At last week’s 105th annual conference of the National Tax Association in Providence, R.I., former Clinton Treasury secretary and Obama economic advisor Lawrence Summers explained that the tax reform needed today is very different from the Tax Reform Act of 1986.
“It seems to me that the tax community will fail the broader economic community if, at this crucial juncture that lies ahead over the next several years, it remains entirely preoccupied with its most traditional concerns,” Summers said at the conference, which I attended. “There are a number of aspects about the current context that stand out as quite unique — very different from where the world was in 1986 and at most other moments when tax reform has been a prominent area of work.” Summers sorted these differences into four factors:
(1) Now our economy is constrained on the demand side, operating below its full productive capacity so that we are looking for policies that can quickly boost the aggregate level of economic activity. That is in contrast to the full-employment economy of the mid-1980s, when the focus was mainly on improving efficiency in the allocation of economic activity to promote more longer-term, supply-side growth.
(2) In recent years, the income distribution has been changing considerably (becoming more unequal, and tax changes have exacerbated that trend), while in the 1980s it was more stable.
(3) Now there are several trends implying that the scale of government will increase substantially over the next 20 years: (i) the aging of the population; (ii) rising debt/GDP and the corresponding higher share of the federal budget that will go toward interest; (iii) technology improvements leading to relative price changes tending to make goods cheaper and services more expensive, with the government sector providing more services than goods; and (iv) the expectation that national security spending will grow over time, given rising or continued terrorist threats.
(4) Now there is not as much “low-hanging fruit” in the tax system for reformers to pick compared with all the inefficiencies in the tax system of the mid-1980s, and with interest rates now near zero, any remaining tax distortions across different types of capital matter less.
Accordingly, Summers urged policymakers to focus their efforts on three areas of tax reform that are not yet a large enough part of the current discussion:
(1) Tax policies that more effectively promote aggregate demand and employment, such as the payroll tax cut.
(2) Tax policies known by economists as “corrective” taxes because they reduce behaviors that generate social costs, including a “carbon tax” (which could reduce fossil fuel consumption and hence global warming) and health-related taxes such as those on tobacco or refined sugar (which could reduce cardiovascular disease, obesity and diabetes).
(3) Tax policies aimed at raising taxes on the financial sector and, in particular, highly leveraged activities that contribute to reduced productivity, increased income inequality, and greater economic instability.
Summers concluded by emphasizing that the pressures on public sector spending pose a critical, and new, question in designing tax reforms: how to design a tax system to generate and sustain adequate revenues.

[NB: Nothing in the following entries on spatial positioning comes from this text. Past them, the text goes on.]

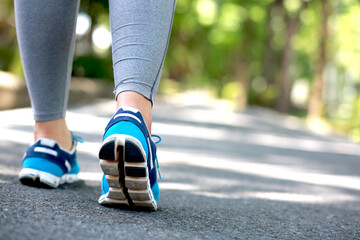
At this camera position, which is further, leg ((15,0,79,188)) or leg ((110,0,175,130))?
leg ((15,0,79,188))

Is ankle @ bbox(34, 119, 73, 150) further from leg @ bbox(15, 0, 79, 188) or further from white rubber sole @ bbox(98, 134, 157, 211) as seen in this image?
white rubber sole @ bbox(98, 134, 157, 211)

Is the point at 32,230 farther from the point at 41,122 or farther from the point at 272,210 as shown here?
the point at 272,210

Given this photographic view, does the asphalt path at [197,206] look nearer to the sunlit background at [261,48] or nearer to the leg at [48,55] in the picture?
the leg at [48,55]

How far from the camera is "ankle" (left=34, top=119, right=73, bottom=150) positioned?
1857 millimetres

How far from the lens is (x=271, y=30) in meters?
22.8

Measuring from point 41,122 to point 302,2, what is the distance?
18.6 metres

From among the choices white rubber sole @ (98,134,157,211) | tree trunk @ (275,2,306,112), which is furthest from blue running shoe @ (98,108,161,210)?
tree trunk @ (275,2,306,112)

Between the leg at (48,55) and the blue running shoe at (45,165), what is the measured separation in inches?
1.6

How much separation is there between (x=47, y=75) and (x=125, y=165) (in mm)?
678

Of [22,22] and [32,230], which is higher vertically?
[22,22]

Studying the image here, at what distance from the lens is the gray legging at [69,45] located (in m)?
1.47

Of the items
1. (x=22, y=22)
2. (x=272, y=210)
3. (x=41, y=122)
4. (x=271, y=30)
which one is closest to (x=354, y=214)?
(x=272, y=210)

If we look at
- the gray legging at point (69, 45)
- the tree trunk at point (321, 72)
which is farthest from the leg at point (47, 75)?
the tree trunk at point (321, 72)

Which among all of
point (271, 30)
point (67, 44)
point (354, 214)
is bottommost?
point (354, 214)
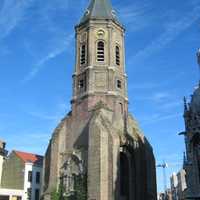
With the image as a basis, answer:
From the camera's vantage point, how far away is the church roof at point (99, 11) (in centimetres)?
4572

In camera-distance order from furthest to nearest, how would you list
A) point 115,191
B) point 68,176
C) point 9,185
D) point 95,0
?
1. point 9,185
2. point 95,0
3. point 68,176
4. point 115,191

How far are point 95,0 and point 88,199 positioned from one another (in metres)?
27.3

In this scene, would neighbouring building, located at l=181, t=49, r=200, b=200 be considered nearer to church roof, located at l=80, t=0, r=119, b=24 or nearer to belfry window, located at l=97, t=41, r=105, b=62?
belfry window, located at l=97, t=41, r=105, b=62

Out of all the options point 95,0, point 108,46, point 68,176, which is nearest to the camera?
point 68,176

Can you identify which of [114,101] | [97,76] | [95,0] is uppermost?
[95,0]

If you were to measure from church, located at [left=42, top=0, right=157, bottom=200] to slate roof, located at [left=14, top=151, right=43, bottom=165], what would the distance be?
15656mm

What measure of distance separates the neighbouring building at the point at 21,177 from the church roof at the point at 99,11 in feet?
78.2

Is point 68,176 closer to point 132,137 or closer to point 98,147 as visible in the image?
point 98,147

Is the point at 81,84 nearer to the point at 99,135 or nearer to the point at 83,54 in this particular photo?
the point at 83,54

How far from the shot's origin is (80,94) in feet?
139

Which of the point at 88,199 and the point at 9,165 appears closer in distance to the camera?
the point at 88,199

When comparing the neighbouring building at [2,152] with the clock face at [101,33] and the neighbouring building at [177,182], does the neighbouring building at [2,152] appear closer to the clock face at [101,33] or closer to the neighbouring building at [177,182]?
the clock face at [101,33]

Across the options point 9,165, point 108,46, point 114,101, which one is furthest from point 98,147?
point 9,165

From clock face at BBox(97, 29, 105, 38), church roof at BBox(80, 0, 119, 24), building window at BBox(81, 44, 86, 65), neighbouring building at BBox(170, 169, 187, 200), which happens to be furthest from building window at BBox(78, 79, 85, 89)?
neighbouring building at BBox(170, 169, 187, 200)
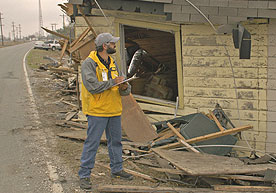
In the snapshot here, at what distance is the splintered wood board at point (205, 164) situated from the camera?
453 cm

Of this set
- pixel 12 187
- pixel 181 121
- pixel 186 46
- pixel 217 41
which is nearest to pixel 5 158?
pixel 12 187

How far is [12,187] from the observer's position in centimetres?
488

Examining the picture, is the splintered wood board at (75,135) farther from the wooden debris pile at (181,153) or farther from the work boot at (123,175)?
the work boot at (123,175)

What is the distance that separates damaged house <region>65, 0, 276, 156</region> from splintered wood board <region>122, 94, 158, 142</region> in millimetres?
706

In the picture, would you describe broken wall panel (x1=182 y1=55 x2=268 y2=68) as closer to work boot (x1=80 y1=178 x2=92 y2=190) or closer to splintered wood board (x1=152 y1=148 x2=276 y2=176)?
splintered wood board (x1=152 y1=148 x2=276 y2=176)

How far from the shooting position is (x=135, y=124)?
692cm

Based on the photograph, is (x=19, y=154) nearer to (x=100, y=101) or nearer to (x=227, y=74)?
(x=100, y=101)

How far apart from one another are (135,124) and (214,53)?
2.23m

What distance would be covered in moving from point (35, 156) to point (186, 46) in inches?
149

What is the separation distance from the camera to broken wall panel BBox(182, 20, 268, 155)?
22.1 ft

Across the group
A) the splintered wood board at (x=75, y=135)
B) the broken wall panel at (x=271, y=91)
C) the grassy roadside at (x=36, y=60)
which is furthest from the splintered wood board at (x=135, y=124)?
the grassy roadside at (x=36, y=60)

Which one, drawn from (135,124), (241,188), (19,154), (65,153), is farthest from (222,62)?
(19,154)

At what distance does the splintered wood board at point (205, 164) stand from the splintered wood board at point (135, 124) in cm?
137

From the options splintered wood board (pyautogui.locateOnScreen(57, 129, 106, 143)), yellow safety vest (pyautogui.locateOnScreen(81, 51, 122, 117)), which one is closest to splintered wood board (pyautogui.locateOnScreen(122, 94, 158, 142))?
splintered wood board (pyautogui.locateOnScreen(57, 129, 106, 143))
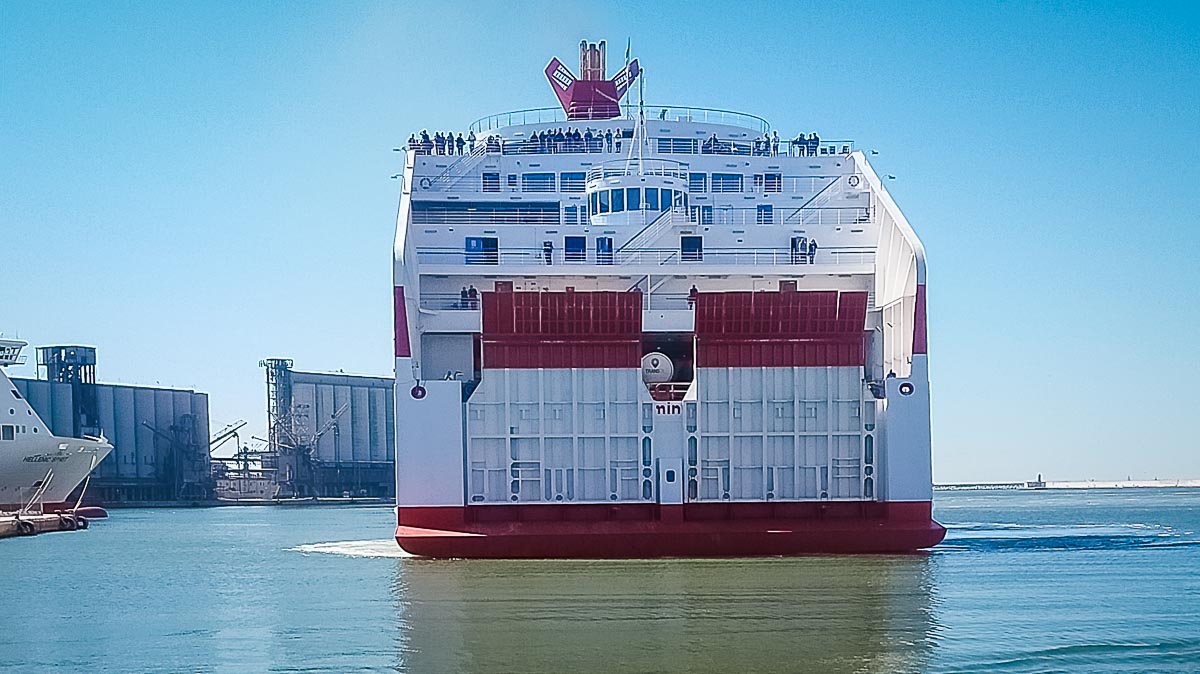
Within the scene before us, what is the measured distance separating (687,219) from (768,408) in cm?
556

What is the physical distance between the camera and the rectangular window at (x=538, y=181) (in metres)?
34.3

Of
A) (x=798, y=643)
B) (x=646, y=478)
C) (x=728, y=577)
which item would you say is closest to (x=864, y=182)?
(x=646, y=478)

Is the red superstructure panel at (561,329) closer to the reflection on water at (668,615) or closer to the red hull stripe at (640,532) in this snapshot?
the red hull stripe at (640,532)

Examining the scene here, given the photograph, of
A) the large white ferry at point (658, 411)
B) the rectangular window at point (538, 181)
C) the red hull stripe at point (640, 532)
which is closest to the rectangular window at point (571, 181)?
the rectangular window at point (538, 181)

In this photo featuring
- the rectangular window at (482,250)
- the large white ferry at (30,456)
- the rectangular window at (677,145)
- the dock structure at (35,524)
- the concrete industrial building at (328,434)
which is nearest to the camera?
the rectangular window at (482,250)

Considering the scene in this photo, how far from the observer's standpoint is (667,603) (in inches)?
830

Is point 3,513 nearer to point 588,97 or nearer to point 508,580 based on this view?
point 588,97

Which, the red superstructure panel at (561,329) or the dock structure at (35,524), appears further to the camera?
the dock structure at (35,524)

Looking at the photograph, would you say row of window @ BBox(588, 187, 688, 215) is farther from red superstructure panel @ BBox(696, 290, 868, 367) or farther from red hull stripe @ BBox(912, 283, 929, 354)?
red hull stripe @ BBox(912, 283, 929, 354)

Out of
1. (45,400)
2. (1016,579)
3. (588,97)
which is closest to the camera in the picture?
(1016,579)

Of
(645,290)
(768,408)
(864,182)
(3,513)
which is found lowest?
(3,513)

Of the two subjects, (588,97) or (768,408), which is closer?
(768,408)

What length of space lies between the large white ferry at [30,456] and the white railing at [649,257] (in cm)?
3129

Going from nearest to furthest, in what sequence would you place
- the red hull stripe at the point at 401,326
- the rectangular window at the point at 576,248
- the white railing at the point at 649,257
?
the red hull stripe at the point at 401,326, the white railing at the point at 649,257, the rectangular window at the point at 576,248
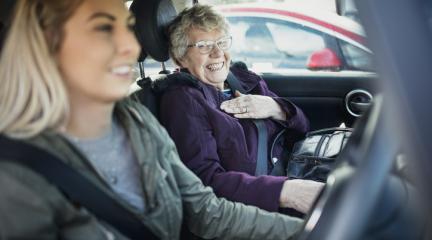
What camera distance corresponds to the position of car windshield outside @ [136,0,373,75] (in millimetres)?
3617

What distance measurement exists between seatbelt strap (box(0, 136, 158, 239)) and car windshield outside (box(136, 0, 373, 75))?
6.34 ft

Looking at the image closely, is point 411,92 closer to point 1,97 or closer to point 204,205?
point 1,97

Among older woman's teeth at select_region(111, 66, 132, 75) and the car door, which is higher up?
older woman's teeth at select_region(111, 66, 132, 75)

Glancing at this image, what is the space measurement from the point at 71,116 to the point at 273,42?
4.48 meters

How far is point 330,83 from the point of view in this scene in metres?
3.06

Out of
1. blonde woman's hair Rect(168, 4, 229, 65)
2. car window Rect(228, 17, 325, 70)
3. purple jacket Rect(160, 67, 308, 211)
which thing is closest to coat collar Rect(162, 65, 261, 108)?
purple jacket Rect(160, 67, 308, 211)

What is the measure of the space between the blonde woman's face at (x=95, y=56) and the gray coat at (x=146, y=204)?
124mm

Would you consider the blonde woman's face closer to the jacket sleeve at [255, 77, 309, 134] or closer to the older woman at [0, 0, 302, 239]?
the older woman at [0, 0, 302, 239]

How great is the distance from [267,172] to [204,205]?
75 centimetres

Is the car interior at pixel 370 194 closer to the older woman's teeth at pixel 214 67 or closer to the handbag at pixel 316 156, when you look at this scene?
the handbag at pixel 316 156

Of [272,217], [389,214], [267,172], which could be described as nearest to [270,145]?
[267,172]

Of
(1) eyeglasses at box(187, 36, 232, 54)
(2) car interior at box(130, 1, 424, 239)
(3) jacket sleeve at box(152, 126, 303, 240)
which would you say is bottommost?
(3) jacket sleeve at box(152, 126, 303, 240)

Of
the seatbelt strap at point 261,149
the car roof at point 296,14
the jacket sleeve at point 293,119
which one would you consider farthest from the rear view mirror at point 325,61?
the seatbelt strap at point 261,149

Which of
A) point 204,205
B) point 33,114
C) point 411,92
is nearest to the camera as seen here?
point 411,92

In the 1980s, tax reform could be approached from a revenue-neutral perspective that focused on raising the same amount of revenue in a more economically efficient manner. Now we’ve lived through a prolonged period where revenues were reduced but policymakers failed to bring spending down with it, producing record deficits. Summers stressed that any tax reform will have to raise revenue in order to contribute to the larger fiscal solution and a stronger economy.